> **Given task**: Reproduce the part of the records that opens with the line containing "Which one from" and closes with the line containing "5.01 metres", swapping "dirt mound" for "earth mound" and leaving everything else unchanged.
◇ ◇ ◇ ◇ ◇ ◇ ◇
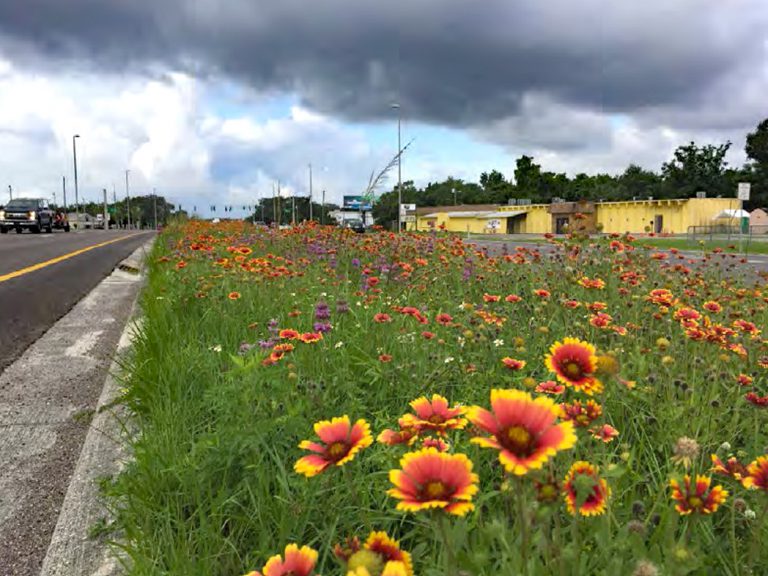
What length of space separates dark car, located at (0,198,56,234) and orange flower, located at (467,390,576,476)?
36122mm

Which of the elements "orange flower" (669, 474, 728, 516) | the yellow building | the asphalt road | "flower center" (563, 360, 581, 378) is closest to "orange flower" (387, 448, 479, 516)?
"flower center" (563, 360, 581, 378)

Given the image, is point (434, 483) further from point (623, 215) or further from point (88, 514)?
point (623, 215)

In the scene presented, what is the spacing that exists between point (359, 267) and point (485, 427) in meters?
5.40

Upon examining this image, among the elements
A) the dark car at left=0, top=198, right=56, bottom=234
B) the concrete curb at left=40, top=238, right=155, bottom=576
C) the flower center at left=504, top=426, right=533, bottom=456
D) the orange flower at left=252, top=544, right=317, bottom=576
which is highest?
the dark car at left=0, top=198, right=56, bottom=234

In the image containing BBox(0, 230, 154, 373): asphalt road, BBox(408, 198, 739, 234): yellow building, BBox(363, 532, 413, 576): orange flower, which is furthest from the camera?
BBox(408, 198, 739, 234): yellow building

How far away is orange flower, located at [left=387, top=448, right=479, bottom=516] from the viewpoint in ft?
2.69

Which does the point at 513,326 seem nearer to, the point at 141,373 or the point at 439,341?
the point at 439,341

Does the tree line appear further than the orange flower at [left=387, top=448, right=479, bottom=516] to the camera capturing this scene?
Yes

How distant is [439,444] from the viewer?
1.34m

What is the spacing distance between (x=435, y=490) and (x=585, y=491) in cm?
29

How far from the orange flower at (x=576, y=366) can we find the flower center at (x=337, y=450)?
1.36 ft

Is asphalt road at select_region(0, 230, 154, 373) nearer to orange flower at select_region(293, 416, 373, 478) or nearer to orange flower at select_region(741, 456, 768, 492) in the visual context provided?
orange flower at select_region(293, 416, 373, 478)

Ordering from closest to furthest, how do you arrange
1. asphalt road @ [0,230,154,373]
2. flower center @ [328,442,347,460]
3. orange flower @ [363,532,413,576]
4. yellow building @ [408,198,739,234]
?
orange flower @ [363,532,413,576]
flower center @ [328,442,347,460]
asphalt road @ [0,230,154,373]
yellow building @ [408,198,739,234]

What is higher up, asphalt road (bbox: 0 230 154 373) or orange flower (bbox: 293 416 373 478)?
orange flower (bbox: 293 416 373 478)
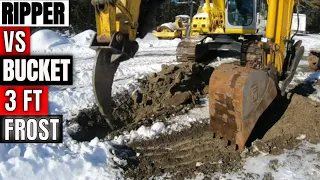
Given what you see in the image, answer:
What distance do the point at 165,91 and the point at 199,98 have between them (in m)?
0.70

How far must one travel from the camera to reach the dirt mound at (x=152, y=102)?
6906 mm

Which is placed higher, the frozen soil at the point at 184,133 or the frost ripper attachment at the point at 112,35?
the frost ripper attachment at the point at 112,35

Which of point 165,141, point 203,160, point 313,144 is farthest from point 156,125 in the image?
point 313,144

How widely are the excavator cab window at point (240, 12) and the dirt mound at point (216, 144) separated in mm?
5006

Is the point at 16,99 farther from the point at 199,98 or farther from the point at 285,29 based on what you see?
the point at 285,29

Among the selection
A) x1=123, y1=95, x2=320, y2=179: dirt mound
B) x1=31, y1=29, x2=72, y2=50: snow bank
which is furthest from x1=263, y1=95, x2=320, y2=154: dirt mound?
x1=31, y1=29, x2=72, y2=50: snow bank

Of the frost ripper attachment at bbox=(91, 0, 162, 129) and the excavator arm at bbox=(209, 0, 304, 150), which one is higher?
the frost ripper attachment at bbox=(91, 0, 162, 129)

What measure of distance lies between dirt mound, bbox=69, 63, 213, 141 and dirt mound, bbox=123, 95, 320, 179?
915 millimetres

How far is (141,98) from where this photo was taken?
26.2 ft

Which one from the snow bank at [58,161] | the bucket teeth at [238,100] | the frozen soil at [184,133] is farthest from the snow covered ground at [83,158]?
the bucket teeth at [238,100]

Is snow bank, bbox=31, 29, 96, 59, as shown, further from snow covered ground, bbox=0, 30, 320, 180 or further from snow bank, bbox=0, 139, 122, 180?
snow bank, bbox=0, 139, 122, 180

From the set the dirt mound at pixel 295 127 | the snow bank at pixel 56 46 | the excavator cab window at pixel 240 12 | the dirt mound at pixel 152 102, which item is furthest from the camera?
the snow bank at pixel 56 46

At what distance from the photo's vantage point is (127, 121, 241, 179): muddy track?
5.01 metres

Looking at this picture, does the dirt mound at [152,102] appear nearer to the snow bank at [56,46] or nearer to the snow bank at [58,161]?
the snow bank at [58,161]
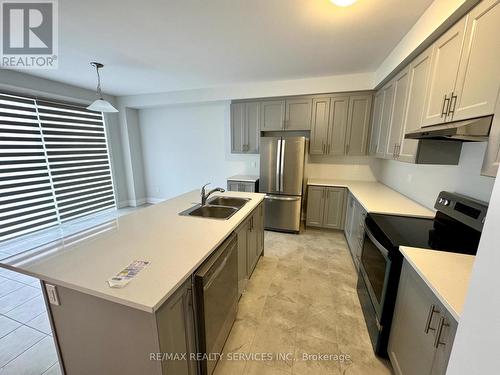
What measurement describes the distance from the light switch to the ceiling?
2165mm

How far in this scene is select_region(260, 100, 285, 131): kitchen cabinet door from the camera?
3799mm

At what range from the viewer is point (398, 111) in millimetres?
2441

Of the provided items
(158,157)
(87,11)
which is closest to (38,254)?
(87,11)

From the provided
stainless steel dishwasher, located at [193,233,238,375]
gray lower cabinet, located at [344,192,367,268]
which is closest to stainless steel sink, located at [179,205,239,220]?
stainless steel dishwasher, located at [193,233,238,375]

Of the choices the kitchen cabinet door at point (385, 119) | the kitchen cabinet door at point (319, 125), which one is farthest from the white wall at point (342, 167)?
the kitchen cabinet door at point (385, 119)

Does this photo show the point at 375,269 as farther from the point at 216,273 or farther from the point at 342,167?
the point at 342,167

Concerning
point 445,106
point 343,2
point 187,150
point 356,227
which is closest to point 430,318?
point 445,106

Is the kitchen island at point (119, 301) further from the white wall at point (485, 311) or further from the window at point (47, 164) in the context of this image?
the window at point (47, 164)

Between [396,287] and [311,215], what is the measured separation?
232 cm

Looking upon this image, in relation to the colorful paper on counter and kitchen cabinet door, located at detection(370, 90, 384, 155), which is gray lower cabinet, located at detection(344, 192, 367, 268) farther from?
the colorful paper on counter

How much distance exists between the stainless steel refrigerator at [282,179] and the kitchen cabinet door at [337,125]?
0.65m

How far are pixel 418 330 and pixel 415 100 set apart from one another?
205cm

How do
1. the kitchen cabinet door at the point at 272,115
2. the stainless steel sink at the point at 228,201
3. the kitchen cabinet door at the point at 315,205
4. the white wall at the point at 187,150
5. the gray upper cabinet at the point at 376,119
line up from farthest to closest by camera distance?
the white wall at the point at 187,150 < the kitchen cabinet door at the point at 272,115 < the kitchen cabinet door at the point at 315,205 < the gray upper cabinet at the point at 376,119 < the stainless steel sink at the point at 228,201

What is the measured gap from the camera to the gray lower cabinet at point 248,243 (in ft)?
6.46
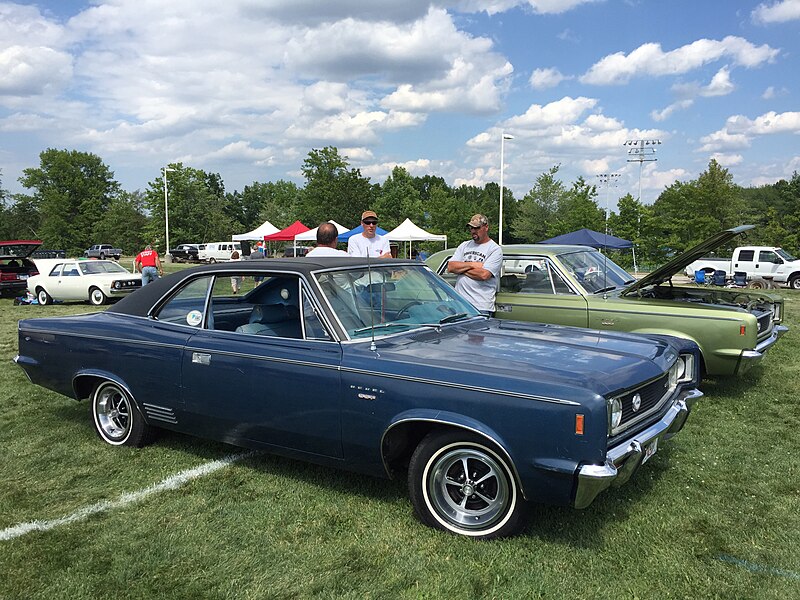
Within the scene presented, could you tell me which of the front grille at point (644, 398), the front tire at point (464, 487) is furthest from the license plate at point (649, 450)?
the front tire at point (464, 487)

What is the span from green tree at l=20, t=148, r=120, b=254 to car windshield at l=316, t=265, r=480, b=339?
234 feet

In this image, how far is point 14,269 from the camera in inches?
766

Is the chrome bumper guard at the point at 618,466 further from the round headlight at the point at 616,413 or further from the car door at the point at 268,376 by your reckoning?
the car door at the point at 268,376

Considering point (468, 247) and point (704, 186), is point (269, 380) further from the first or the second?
point (704, 186)

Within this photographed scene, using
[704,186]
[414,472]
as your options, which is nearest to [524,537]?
[414,472]

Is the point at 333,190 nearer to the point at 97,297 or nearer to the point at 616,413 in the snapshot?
the point at 97,297

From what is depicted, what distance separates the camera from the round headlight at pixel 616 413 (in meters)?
3.14

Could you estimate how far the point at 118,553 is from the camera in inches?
130

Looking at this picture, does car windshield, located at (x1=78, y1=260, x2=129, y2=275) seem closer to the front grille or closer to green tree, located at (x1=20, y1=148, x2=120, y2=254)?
the front grille

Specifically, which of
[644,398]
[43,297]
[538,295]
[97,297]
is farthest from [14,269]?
[644,398]

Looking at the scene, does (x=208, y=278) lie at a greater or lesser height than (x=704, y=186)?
lesser

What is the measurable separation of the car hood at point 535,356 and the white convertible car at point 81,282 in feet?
48.5

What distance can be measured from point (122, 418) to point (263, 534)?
6.99 feet

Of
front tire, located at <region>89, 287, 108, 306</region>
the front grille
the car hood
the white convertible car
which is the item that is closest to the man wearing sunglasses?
the car hood
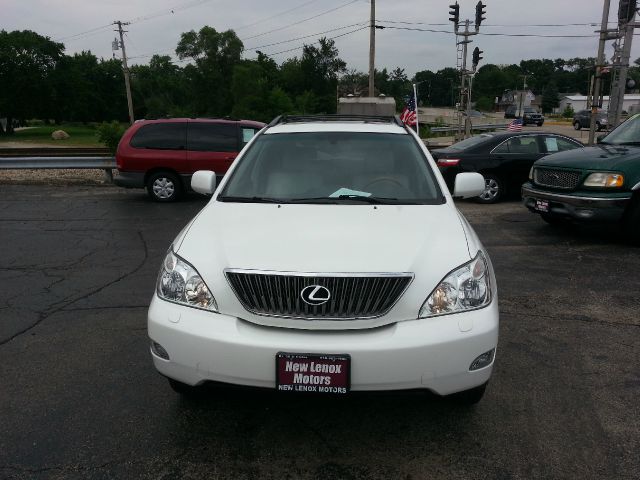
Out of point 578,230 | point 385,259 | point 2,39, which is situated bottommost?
point 578,230

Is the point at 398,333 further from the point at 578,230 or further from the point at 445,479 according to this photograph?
the point at 578,230

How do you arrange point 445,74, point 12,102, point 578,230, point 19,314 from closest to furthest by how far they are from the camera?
point 19,314, point 578,230, point 12,102, point 445,74

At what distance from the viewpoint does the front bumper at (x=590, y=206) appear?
22.4ft

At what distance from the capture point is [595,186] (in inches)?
274

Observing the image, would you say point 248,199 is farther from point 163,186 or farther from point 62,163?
point 62,163

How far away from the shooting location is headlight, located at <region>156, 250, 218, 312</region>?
8.97 ft

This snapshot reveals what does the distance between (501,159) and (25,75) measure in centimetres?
7091

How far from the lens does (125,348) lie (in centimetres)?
405

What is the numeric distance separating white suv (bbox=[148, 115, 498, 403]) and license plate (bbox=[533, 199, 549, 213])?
188 inches

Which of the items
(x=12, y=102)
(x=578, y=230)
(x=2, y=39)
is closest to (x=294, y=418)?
(x=578, y=230)

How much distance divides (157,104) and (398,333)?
83.2 m

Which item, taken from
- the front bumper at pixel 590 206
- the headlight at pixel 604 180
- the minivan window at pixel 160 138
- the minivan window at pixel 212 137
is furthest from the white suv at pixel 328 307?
the minivan window at pixel 160 138

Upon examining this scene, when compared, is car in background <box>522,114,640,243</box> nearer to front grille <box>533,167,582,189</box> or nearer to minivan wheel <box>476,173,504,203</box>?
front grille <box>533,167,582,189</box>

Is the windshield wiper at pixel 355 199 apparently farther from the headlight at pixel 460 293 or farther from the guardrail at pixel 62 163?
◇ ◇ ◇ ◇ ◇ ◇ ◇
> **Final result**:
Which one from the snow bank at [58,161] | the bucket teeth at [238,100] | the frozen soil at [184,133] is farthest from the snow covered ground at [83,158]?
the bucket teeth at [238,100]

Is snow bank, bbox=31, 29, 96, 59, as shown, further from snow covered ground, bbox=0, 30, 320, 180 or further from snow bank, bbox=0, 139, 122, 180?
snow bank, bbox=0, 139, 122, 180

From the set the earth mound at pixel 295 127 | the snow bank at pixel 56 46 | the excavator cab window at pixel 240 12 | the earth mound at pixel 152 102, which item is furthest from the camera?
the snow bank at pixel 56 46

At what distance from the photo's vantage point is (127, 121, 241, 179): muddy track?
5.01 metres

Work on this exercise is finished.